How hard it is to build a server with four top-of-the-line GPU for an high-performance computing cluster? Harder than you might think.
When I started building the SCRP cluster back in 2020 summer, the GPU servers were provided by Asrock Rack. Everything except the GPUs were preassembled. This is the sensible thing to do in normal times.
Fast forward to 2021 summer, and times were not normal. The supply chain distribution and semiconductor shortage were in high gear. Pretty much every name-brand server manufacturer quoted us months-long lead time, if they were willing to deal with us at all. To get everything in for the new academic year, I constructed a series of servers with parts sourced from different parts of the world. It is actually not that hard to build servers—they are basically heavy-duty PC’s with all sorts of specialized parts—that is, unless you want a GPU server suitable for an HPC cluster.
So what is so special about GPU servers for HPC cluster?
- Most server case have seven to eight PCI slots, but I needed at least nine slots (four dual-slot GPU + single slot Infiniband network card). There are maybe two manufacturers for such cases you can find from retail channel.

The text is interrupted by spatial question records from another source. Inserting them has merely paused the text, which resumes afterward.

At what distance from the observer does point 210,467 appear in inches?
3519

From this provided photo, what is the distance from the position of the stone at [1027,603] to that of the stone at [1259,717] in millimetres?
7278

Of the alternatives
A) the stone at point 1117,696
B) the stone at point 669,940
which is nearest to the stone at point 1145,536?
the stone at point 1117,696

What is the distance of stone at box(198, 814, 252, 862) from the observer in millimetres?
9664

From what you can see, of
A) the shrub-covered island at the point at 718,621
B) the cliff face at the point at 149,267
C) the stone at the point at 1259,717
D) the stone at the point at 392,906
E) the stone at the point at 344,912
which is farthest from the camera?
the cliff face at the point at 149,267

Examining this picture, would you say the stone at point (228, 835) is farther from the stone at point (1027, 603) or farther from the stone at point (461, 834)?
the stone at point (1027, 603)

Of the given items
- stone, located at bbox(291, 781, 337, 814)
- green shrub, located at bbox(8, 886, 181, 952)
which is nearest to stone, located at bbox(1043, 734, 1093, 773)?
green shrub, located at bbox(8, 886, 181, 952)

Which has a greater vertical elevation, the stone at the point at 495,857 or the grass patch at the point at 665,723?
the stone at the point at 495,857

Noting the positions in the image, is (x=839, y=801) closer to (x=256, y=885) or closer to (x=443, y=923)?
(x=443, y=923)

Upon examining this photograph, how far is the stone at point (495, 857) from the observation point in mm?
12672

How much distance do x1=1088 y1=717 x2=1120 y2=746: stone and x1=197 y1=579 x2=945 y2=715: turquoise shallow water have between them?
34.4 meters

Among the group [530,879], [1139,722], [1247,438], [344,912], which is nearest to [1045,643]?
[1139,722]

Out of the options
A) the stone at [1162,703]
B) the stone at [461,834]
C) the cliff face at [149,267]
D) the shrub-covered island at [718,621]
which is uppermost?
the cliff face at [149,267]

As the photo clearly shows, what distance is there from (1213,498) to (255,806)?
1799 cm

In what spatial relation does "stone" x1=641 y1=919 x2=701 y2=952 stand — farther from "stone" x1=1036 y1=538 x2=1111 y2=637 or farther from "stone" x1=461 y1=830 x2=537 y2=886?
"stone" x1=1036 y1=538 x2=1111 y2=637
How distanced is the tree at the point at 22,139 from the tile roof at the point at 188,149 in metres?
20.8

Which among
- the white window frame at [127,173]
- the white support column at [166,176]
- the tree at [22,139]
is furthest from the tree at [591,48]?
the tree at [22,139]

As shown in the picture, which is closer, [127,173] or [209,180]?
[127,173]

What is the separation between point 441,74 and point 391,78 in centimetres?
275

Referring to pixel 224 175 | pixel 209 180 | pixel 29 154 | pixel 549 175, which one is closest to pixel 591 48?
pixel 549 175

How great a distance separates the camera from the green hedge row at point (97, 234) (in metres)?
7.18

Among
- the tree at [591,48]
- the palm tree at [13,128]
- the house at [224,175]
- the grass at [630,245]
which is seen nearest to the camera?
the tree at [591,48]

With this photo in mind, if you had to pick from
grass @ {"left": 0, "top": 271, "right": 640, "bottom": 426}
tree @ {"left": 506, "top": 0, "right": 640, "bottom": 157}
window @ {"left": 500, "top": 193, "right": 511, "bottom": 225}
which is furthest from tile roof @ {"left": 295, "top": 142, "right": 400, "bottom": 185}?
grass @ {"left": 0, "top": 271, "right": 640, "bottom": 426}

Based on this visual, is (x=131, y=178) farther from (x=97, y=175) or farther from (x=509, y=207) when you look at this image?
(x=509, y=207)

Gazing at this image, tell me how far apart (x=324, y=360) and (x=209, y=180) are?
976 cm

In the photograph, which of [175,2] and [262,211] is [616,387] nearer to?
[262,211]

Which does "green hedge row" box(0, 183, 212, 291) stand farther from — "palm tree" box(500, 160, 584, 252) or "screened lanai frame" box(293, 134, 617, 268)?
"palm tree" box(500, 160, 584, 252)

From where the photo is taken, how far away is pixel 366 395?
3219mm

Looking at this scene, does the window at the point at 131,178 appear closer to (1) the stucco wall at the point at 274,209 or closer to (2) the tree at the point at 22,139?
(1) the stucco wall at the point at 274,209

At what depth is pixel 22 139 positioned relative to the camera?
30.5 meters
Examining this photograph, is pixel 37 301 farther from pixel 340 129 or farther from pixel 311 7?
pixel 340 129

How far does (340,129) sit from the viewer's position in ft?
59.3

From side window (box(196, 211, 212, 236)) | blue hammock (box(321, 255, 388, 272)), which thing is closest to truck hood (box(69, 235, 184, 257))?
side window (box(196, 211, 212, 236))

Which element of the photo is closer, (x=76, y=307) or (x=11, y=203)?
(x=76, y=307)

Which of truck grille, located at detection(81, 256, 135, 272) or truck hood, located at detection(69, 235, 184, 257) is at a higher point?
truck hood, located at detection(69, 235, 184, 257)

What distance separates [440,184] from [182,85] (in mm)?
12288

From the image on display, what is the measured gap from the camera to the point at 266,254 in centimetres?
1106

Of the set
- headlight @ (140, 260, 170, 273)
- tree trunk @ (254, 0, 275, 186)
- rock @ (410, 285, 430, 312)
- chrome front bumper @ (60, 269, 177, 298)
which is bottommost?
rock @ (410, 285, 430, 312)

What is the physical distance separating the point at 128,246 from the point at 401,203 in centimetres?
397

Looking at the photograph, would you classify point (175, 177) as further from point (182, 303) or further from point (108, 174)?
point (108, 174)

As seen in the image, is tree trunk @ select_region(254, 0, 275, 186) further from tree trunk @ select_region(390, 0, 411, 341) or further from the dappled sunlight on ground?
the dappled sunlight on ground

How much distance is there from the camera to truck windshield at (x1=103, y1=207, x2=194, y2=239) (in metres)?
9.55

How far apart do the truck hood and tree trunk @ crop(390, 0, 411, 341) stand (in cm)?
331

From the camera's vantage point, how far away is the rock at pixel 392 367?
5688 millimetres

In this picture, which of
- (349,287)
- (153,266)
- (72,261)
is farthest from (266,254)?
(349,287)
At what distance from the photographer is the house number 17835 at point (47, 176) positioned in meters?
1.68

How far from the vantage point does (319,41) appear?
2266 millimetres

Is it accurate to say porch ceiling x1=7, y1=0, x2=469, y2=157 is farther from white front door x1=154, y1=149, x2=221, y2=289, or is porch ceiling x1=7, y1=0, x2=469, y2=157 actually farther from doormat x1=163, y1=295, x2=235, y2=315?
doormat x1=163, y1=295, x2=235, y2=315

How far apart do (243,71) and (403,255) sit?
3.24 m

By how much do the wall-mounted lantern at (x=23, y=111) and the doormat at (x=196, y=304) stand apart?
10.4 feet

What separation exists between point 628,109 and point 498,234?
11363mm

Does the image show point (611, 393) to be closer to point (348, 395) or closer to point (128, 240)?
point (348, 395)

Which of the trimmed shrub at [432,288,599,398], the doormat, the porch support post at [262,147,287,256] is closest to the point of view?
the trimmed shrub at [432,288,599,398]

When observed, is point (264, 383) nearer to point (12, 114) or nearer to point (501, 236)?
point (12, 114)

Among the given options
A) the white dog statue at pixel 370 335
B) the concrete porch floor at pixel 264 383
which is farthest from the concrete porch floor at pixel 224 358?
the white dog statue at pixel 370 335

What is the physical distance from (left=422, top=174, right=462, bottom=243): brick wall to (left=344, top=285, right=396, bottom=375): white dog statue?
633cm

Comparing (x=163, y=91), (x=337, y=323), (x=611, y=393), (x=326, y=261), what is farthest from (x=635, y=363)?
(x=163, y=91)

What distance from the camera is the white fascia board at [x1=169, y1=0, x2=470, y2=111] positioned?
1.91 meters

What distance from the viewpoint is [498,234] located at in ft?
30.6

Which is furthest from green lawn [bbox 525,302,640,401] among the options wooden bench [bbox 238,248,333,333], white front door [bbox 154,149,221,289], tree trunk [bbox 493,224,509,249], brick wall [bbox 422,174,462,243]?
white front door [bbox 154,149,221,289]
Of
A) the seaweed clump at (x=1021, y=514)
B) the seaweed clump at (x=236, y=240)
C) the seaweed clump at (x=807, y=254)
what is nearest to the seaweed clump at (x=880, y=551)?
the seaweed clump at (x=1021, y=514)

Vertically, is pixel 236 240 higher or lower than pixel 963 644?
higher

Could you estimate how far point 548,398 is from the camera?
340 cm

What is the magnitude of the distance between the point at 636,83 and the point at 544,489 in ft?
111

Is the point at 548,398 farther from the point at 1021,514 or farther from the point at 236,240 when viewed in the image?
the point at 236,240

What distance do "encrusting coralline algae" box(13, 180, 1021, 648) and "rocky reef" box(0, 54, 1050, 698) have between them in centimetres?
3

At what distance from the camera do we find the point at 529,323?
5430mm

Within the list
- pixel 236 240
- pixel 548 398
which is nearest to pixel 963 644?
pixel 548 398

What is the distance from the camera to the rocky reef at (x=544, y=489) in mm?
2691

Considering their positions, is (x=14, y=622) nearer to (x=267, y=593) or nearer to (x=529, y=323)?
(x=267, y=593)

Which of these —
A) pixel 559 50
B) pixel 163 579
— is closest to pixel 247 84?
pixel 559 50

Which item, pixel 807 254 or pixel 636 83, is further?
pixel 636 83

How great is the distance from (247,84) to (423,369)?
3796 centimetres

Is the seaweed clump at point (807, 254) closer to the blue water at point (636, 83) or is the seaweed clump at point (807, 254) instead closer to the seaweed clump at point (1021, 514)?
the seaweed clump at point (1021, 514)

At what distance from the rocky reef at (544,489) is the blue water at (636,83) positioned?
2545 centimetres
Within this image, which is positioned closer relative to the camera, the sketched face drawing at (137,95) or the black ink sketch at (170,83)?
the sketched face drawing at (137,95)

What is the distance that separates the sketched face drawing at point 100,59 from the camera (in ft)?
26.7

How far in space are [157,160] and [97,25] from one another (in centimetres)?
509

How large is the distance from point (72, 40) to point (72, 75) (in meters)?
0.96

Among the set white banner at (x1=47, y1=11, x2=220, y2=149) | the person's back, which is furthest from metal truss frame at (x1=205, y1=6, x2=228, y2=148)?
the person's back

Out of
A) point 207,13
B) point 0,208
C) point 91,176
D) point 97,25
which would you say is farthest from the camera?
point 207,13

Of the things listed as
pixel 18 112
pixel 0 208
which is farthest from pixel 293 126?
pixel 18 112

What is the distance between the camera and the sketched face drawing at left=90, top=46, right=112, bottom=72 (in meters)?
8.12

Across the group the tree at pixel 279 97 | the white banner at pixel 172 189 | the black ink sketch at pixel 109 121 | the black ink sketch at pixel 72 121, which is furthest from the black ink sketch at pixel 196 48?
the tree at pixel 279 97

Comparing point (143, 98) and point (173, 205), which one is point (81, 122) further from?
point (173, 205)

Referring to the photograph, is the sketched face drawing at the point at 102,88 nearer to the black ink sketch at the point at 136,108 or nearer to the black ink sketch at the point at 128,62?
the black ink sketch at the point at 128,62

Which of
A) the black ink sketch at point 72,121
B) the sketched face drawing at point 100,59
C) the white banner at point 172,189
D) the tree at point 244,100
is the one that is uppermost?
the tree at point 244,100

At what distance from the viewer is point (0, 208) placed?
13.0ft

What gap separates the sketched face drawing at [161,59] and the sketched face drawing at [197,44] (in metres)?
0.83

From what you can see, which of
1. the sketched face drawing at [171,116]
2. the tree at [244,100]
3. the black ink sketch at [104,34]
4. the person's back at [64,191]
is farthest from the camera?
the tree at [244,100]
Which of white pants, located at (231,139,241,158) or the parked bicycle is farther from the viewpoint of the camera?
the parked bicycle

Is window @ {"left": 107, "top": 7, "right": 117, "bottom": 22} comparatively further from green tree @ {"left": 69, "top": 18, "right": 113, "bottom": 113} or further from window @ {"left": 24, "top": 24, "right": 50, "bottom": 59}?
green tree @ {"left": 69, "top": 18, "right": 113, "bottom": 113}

- High-end GPU uses a lot of power. A single RTX3090 uses 350W, four means 1400W. Adding in CPU and other stuff and you are looking at 1800W minimum. A beefy power supply is definitely needed.
- 1800W ATX power supply does exist, you say. The problem is, almost no servers use ATX power supply—they pretty much all use specialized CRPS power supply that gives you two power supplies in one small package. There are a lot of benefit to this, including redundancy and lower load per power supply. Guess how many 2000W CRPS power supply can you find from retail channel? ZERO. There is simply too much demand for these things from server manufacturers and too little from retail. I was fortunate enough to have one specially ordered on my behalf by a retail supplier, but it took a while to arrive.
- Once you sorted out the parts, now comes assembly. Unless you have one of those highly-specialized Supermicro 11-slot motherboard—I am not sure if they even sell them in retail—your motherboard will have the width of seven PCIe slots. But you need nine! What do you do? Simple, you might think, all that is needed is a PCIe extension cable. Except you need one end of the cable to go under a GPU, and 99% of the cables you can buy will not be able to do that. I ended up having one custom-made. Yes, custom made. It’s the silver strip in the photo. Did I mention it is so fragile out of the factory, I ended up strengthening it with hot glue myself?
To conclude, if you think building your own PC is challenging, building a GPU server for an HPC cluster is probably three times the challenge. Another reason why you should not maintain your own infrastructure.